第10話 作戦を練ろう!

「ふむ、誰と言われてもなあ。村の男連中はみな口を揃えて言っておったぞ? アイシャ殿が殿下と結ばれるのは時間の問題だと」

「みんな好き勝手に喋って……!!」


 アイシャは顔を真っ赤にしながら呟く。

 確かに最近村の人たちから生暖かい目で見られることを多く感じた。テオドルフの家でたくさん家事をした日などは特に。

 アイシャは真面目にメイド業をしていたのだが、他の人たちからはそうは思われていなかったようだ。


「あ、あの! 私とテオくんはまだそういう関係じゃありませんから!」

「おやそうだったのか。早とちりして申し訳ないな。しかし……まだ・・ということはそういう関係性になることもやぶさかではないのではないか?」

「あ……っ!」


 自分の失言に気づき、アイシャは更に一層顔を赤く染める。

 まるで子どものようにコロコロと表情が変わる様を見て、ガーランはおかしそうに「ふふ」と笑う。


「いや、あの、これは違くて……」

「ごまかさなくてもよい。殿下は魅力的な方だ。まだ幼いとはいえ、惹かれるのも無理はない。村人たちもアイシャ殿が殿下と結ばれるのを歓迎しておったぞ。我らの誇りとまで言っていた者もいた」

「みんながそんな風に……」


 村人たちにとってテオドルフは英雄のような存在であった。

 そんな彼を側で支えるアイシャは彼らの誇りと言っても過言ではなかった。村人たちはアイシャがテオドルフとくっつくことを純粋に祝福しいていたのだ。

 そんな風に思われていることを知らなかったアイシャは、胸の奥がじんと熱くなるのを感じた。

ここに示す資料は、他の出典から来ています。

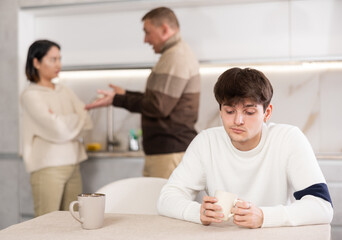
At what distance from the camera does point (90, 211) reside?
127cm

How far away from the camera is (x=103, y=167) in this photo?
338 cm

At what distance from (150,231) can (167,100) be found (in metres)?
1.33

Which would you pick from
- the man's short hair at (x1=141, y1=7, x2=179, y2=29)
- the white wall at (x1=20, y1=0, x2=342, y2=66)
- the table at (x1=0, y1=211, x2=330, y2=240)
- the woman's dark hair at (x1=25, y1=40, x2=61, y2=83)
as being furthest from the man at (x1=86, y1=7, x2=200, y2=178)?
the table at (x1=0, y1=211, x2=330, y2=240)

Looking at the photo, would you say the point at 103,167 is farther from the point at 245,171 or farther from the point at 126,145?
the point at 245,171

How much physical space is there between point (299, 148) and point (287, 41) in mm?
1975

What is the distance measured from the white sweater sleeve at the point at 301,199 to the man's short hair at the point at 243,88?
178 mm

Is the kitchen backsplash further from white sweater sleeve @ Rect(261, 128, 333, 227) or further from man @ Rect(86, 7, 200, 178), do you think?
white sweater sleeve @ Rect(261, 128, 333, 227)

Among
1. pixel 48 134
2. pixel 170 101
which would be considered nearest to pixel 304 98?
pixel 170 101

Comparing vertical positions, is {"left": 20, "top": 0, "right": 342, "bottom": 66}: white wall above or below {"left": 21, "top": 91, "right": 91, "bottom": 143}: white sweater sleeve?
above

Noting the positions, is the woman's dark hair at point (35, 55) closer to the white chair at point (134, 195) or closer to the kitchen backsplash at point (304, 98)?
the kitchen backsplash at point (304, 98)

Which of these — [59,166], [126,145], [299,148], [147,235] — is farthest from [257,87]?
[126,145]

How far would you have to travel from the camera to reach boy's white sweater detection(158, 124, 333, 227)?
58.9 inches

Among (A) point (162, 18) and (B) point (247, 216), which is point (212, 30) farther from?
(B) point (247, 216)

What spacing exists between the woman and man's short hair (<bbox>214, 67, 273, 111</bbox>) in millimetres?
1513
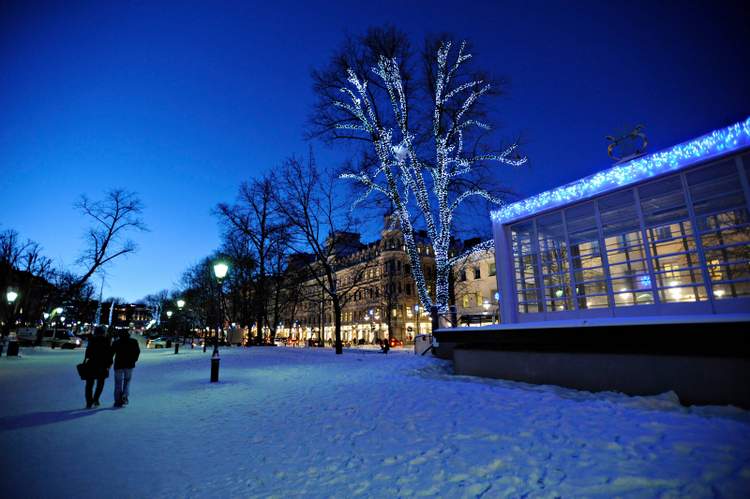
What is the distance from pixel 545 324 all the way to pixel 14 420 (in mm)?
11094

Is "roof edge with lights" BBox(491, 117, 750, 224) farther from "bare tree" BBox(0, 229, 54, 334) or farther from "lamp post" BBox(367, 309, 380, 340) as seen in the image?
"lamp post" BBox(367, 309, 380, 340)

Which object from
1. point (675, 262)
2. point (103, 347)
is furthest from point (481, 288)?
point (103, 347)

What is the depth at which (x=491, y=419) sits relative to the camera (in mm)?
5930

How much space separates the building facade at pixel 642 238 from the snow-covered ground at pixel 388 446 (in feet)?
9.91

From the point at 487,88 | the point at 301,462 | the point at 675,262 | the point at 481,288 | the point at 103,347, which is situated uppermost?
the point at 487,88

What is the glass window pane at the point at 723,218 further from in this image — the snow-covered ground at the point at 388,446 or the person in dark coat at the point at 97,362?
the person in dark coat at the point at 97,362

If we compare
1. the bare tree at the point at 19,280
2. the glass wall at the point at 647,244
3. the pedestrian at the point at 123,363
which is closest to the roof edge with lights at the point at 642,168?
the glass wall at the point at 647,244

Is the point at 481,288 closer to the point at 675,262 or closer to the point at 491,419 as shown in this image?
the point at 675,262

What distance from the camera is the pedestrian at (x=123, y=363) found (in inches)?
332

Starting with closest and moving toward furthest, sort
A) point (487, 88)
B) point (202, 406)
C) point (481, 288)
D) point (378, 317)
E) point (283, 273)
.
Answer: point (202, 406), point (487, 88), point (283, 273), point (481, 288), point (378, 317)

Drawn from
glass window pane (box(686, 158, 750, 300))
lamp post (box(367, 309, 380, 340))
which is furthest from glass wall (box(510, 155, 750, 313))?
lamp post (box(367, 309, 380, 340))

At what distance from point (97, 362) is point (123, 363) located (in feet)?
1.72

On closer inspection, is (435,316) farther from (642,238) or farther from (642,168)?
(642,168)

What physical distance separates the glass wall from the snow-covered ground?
3.36 metres
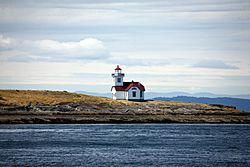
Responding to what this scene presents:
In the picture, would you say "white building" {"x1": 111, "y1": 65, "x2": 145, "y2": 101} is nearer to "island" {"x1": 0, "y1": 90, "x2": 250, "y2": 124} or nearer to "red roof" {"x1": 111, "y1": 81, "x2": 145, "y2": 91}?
"red roof" {"x1": 111, "y1": 81, "x2": 145, "y2": 91}

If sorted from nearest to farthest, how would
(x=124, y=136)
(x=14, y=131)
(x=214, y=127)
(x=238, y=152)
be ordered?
(x=238, y=152) → (x=124, y=136) → (x=14, y=131) → (x=214, y=127)

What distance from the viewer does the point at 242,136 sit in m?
87.7

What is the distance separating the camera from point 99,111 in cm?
11719

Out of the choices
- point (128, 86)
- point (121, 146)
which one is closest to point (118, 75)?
point (128, 86)

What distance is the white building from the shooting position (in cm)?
13285

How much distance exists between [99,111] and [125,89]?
17.3 m

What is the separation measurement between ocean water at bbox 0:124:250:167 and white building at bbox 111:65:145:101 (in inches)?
1064

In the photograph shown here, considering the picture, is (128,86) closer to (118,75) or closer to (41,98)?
(118,75)

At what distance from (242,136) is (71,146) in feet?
87.5

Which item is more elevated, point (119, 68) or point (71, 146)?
point (119, 68)

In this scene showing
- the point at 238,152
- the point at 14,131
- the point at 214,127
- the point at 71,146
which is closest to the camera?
the point at 238,152

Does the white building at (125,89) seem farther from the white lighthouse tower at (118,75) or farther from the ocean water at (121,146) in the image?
the ocean water at (121,146)

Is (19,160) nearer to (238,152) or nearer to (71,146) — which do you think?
(71,146)

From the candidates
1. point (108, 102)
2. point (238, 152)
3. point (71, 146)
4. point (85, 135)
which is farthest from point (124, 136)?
point (108, 102)
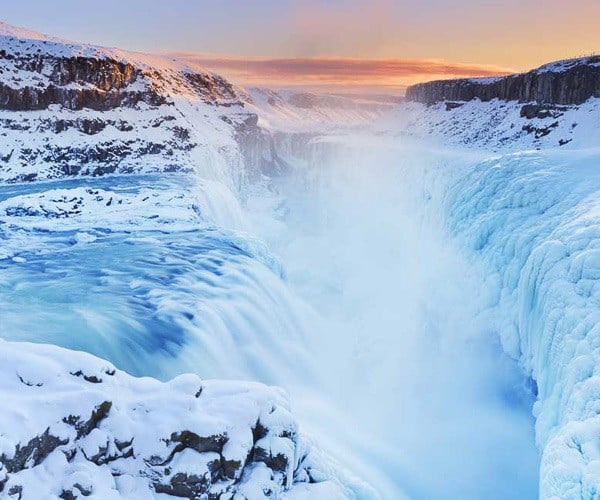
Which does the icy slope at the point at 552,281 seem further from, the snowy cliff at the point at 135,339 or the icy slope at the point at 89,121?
the icy slope at the point at 89,121

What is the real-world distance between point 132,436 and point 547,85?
50.8 metres

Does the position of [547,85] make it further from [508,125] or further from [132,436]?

「しかし……アイシャ殿が照れる気持ちも分かるが、あまりに奥手だとまずい自体になるやもしれんな」

「え? どういうことですか?」


 突然のガーランの言葉に、アイシャは戸惑う。


「簡単なことだ。村の女性たちはアイシャ殿がテオドルフとくっつくと思っているから身を引いている。同じ立場の者が何人も押しかけては迷惑をかけるからな。しかし、アイシャ殿にその気がないと思われてしまったら……どうなるであろうな」

「な……っ!?」


 赤かったアイシャの顔がサッと青ざめる。

 もしそうなったら……戦争だ。テオドルフの正妻、愛人の座を巡り骨肉の争いに発展するかもしれない。自分がその戦争の防波堤のような役割を果たしていたことを知り、アイシャは急に恐ろしくなる。


「あ、あの。私はどうすれば……」

「はは、難しく考える必要はない。ただ素直になればよいのだ。秘めている思いの丈を殿下に伝えればそれでよい。殿下ならちゃんと受け止めてくれるであろう」

「思いを……素直に……」

「はい。私もそれでよいと思います」

「きゃあ!?」


 突然隣から聞こえた声に驚き、アイシャは可愛らしい悲鳴を上げる。

 そちらに視線を移すと、いつの間にかすぐ隣にレイラがやってきていた。音もなく急に現れた彼女を見て、アイシャは心臓をバクバクと鳴らす。


「レイラさん!? いつからここに……!?」

「お二人がぶつかった時からですね」

「最初からじゃないですか!」


 感情をあらわにするアイシャと対象的に、レイラはすました表情で飲み物を口にする。

 酒は得意なレイラであったがメイド業に差し支えが出る可能性を考慮し、まだ口にはしていなかった。宴の時こそ気を引き締める、強いプロ意識が彼女をそうさせていた。


「それよりアイシャ。面白いことを話していたましたね。なんでもテオ様に素直に思いをお伝えになるとか」

「あ、そ、それは……」


 しどろもどろになるアイシャ。

 レイラがテオドルフのことを深く愛していることはアイシャももちろんよく知っている。二人が寝室や風呂場に消えていく様子を見ては悶々とした日々を過ごしていた。

 だから当然、自分がテオドルフとそういう仲になることも反対していると思っていたが、


「よいことだと思います。ようやくあなたも重い腰を上げました」

「……へ? い、いいんですか?」

「当然です。テオ様を支える方は多い方がいい。当然私欲で近づいてくる方は論外ですが、あなたはそうじゃないでしょう?」

「……はい」


 アイシャは真剣な表情で頷く。

 それを見たレイラは「ならば構いません」と言う。


「テオ様もあなたのことは少なからず想っているでしょう。ならば後はきっかけのみ。そのすべを伝授いたしましょう」

「は、はい! お願いします……!」


 その気になったアイシャはレイラの話を真剣に聞く。

 こうしてテオドルフの知らないところで計画が練られていくのだった。